Asked by AP News to describe Uranus, scientist Scott Sheppard of the Carnegie Institution gave a three-word answer. “It’s very strange.” And his description is apt, since Uranus is the only planet in our solar system that is actually spinning around on its side. But what’s the explanation of this weird phenomenon?
Scientists at the University of Durham in the north of England have been searching for an answer to that very question. Before we get to the results of their research, let’s get to know Uranus a little better. Butt of a thousand schoolboy jokes, Uranus is the seventh planet from the Sun, 30 times farther from that star than our planet. Some 63 Earths could fit inside the space occupied by Uranus. So it’s big.
It’s also unremittingly hostile. A massive toxic sea of icy ammonia, methane and water surrounds its relatively small rocky core. Temperatures hover at about -371 °F, making it the Solar System’s coldest planet. Uranus is encircled by 13 rings and has, at the last count, no fewer than 27 moons. But what intrigues astronomers most is its rotation on its side.

MATERIAL SUPPLIED:
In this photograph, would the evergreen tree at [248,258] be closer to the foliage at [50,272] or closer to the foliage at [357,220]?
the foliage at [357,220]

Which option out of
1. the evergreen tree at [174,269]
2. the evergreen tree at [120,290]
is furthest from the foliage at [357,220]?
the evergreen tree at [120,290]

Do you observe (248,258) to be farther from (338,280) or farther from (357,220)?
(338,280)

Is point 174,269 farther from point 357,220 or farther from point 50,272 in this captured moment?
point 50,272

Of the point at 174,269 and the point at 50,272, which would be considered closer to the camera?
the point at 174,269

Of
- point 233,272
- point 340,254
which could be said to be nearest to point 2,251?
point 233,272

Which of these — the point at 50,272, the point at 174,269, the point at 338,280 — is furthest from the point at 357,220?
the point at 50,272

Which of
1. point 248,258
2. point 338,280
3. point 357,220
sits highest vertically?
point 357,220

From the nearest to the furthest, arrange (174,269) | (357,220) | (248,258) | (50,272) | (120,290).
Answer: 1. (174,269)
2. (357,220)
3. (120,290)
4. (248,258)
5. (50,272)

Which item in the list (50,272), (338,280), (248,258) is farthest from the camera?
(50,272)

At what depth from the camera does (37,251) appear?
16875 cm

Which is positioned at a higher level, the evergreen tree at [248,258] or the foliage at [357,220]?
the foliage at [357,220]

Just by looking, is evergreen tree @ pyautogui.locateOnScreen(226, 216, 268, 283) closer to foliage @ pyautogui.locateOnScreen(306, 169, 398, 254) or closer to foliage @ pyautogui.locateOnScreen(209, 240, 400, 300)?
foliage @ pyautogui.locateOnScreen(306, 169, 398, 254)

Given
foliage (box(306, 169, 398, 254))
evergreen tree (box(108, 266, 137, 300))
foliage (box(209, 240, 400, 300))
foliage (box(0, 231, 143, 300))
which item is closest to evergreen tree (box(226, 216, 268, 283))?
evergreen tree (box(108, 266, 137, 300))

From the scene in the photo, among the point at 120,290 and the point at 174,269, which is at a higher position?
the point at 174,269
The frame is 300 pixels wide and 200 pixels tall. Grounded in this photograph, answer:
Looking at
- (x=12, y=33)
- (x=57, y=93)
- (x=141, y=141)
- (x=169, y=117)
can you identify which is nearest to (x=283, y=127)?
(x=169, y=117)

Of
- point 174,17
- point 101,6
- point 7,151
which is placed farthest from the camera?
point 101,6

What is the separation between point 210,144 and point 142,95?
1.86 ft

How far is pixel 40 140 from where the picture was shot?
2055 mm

* * *

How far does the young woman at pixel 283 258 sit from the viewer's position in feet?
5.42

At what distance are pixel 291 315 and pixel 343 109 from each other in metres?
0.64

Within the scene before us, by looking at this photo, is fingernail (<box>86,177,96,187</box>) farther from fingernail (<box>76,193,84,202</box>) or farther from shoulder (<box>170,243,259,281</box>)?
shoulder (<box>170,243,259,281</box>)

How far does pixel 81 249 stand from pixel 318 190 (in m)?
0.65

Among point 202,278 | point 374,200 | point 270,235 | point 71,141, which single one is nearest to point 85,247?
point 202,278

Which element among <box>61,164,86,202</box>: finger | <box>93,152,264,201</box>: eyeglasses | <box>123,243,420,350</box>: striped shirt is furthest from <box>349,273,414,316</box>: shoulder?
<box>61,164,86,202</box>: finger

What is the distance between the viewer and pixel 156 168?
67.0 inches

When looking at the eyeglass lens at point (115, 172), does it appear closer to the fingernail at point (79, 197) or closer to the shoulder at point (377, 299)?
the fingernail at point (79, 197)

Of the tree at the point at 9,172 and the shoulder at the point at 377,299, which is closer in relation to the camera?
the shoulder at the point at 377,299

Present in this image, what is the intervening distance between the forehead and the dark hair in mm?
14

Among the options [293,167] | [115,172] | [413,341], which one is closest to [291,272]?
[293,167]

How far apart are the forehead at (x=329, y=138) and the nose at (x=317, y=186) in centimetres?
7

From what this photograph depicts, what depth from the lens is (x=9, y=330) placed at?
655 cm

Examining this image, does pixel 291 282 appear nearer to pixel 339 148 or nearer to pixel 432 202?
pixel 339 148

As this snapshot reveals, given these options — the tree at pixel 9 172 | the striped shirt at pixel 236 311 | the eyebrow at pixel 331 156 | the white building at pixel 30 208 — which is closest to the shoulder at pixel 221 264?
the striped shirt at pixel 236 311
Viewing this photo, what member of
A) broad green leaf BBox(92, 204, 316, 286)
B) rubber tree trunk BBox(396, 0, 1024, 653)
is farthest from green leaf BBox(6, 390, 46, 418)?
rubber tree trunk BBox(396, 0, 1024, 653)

PROBLEM: Write out the passage of the Uranus text exactly, starting with "Asked by AP" and going on through "this weird phenomenon?". The lines have nothing to do with the text about Uranus.

EXERCISE RESULT:
Asked by AP News to describe Uranus, scientist Scott Sheppard of the Carnegie Institution gave a three-word answer. “It’s very strange.” And his description is apt, since Uranus is the only planet in our solar system that is actually spinning around on its side. But what’s the explanation of this weird phenomenon?